Нельзя сказать кому-то, что Цзяоцю ловит кайф от проигрывания сценариев с изнасилованием, когда он беспомощен, зажат чужим телом, полностью теряет контроль и управление над своим мозгом, пока его будут вертеть, как вздумается, трахать, как захочется, забывать о том, что он тоже человек.
Моцзэ обнаружил в себе любовь к таким играм только с Цзяоцю, как бы это странно ни звучало. Он действительно любит его, оберегает, как зеницу ока, и старается изо всех сил комфортить со всех сторон, пока этот ворчащий лис будет жаловаться на боли в пояснице.
— Ноги болят, — спокойно говорит тот и чешет место укуса на плече. Моцзэ обхватывает его за бёдра, делает осторожный толчок, и член с трудом выскальзывает. Цзяоцю сипло выдыхает, потому что сорванный от криков голос даёт о себе знать.
— Сделать массаж?
— Лучше сходи за таблетками, я не готов ко второму ребёнку. — Цзяоцю падает на постель рядом, несколько раз кашляет и смотрит на Моцзэ.
Тот снимает капюшон, светлые волосы слиплись, и несколько косичек, любезно заплетенных дочуркой, растрепались. Фиолетовые радужки почти не видно из-за широких зрачков, которыми Моцзэ облизывает Цзяоцю.
Он широкоплечий, с грубыми чертами лица, типичными для альфы, да и характером прямо олицетворяет этот самый класс. Грубоват с сотрудниками, а со своим партнёром ласковый до скрежета в зубах, сильный и мускулистый от бесконечных тренировок, но Цзяоцю тихо смеётся, видя, что от кубиков пресса мало что осталось после того, как они съехались.
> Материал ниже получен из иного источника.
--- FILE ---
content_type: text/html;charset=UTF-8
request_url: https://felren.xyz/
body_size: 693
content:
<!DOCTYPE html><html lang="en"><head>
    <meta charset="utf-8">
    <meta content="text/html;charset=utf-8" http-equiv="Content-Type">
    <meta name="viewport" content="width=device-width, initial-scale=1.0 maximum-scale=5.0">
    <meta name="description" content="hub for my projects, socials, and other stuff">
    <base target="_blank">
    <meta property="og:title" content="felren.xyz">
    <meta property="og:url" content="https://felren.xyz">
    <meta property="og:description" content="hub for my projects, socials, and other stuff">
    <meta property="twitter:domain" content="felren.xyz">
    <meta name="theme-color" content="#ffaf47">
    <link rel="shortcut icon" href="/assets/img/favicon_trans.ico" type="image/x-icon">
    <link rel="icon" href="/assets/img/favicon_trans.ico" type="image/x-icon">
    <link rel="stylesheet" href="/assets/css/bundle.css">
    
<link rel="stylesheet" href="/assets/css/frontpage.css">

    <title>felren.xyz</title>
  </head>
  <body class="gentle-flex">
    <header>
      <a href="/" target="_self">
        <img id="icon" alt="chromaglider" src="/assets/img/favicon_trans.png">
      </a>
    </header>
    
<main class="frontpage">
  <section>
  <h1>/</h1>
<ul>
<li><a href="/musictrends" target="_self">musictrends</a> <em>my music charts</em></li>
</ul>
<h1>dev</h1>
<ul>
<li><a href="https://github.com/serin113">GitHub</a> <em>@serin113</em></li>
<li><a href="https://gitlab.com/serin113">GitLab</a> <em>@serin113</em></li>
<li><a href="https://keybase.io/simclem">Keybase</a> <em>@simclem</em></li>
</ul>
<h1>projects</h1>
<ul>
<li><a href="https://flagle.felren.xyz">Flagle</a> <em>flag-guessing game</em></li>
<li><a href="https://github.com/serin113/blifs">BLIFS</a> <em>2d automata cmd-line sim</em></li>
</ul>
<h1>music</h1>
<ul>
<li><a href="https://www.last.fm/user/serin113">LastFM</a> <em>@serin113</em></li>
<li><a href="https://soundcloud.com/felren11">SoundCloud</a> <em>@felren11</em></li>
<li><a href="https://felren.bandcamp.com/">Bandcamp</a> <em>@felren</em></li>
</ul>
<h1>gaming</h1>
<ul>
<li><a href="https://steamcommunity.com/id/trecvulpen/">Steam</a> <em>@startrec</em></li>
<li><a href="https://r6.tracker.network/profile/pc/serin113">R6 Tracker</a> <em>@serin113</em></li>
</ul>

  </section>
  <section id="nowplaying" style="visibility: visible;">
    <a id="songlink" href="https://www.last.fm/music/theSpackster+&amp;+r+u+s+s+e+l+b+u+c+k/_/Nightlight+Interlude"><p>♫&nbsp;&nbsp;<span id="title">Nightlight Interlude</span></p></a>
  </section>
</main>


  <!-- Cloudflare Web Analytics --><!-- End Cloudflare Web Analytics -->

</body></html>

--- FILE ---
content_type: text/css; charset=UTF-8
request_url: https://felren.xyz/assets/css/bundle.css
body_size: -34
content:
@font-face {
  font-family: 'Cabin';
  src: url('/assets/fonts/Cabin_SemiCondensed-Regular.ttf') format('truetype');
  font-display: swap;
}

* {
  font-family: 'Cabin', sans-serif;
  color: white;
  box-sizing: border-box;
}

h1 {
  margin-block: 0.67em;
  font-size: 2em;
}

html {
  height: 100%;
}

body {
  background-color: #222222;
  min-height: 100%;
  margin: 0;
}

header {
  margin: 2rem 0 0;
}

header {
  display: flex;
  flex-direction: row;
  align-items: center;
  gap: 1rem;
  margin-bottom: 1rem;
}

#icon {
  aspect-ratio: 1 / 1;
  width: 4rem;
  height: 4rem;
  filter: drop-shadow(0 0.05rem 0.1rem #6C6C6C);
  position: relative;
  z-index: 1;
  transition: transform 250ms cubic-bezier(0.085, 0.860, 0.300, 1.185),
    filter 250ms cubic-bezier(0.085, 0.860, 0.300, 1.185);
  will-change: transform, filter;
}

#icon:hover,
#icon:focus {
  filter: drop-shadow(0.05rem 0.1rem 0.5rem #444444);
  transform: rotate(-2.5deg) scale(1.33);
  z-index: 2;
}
Кто виноват, что он так искусно готовит, отчего его альфа так отъел себе животик? И изо всех старается вернуть форму, как он сам говорит. Но Цзяоцю плевать на его накаченное тело, ему важны действия, слова, приятные поцелуи по вечерам, проведённое вместе с дочерью время. Душевная красота ведь важнее.
К нему тянутся за поцелуем, и Цзяоцю останавливает его указательным пальцем.
— Таблетки.
— Хорошо, хорошо.
Цзяоцю хитро жмурит глаза и наклоняет голову в сторону под тихий стон напротив. Самому выходить никуда не хочется, за окном почти минус тридцать, а лишний раз морозить хвост в его планы не входит. Дочка в безопасности у их соседей, и можно ещё пару часиков не волноваться за её безопасность.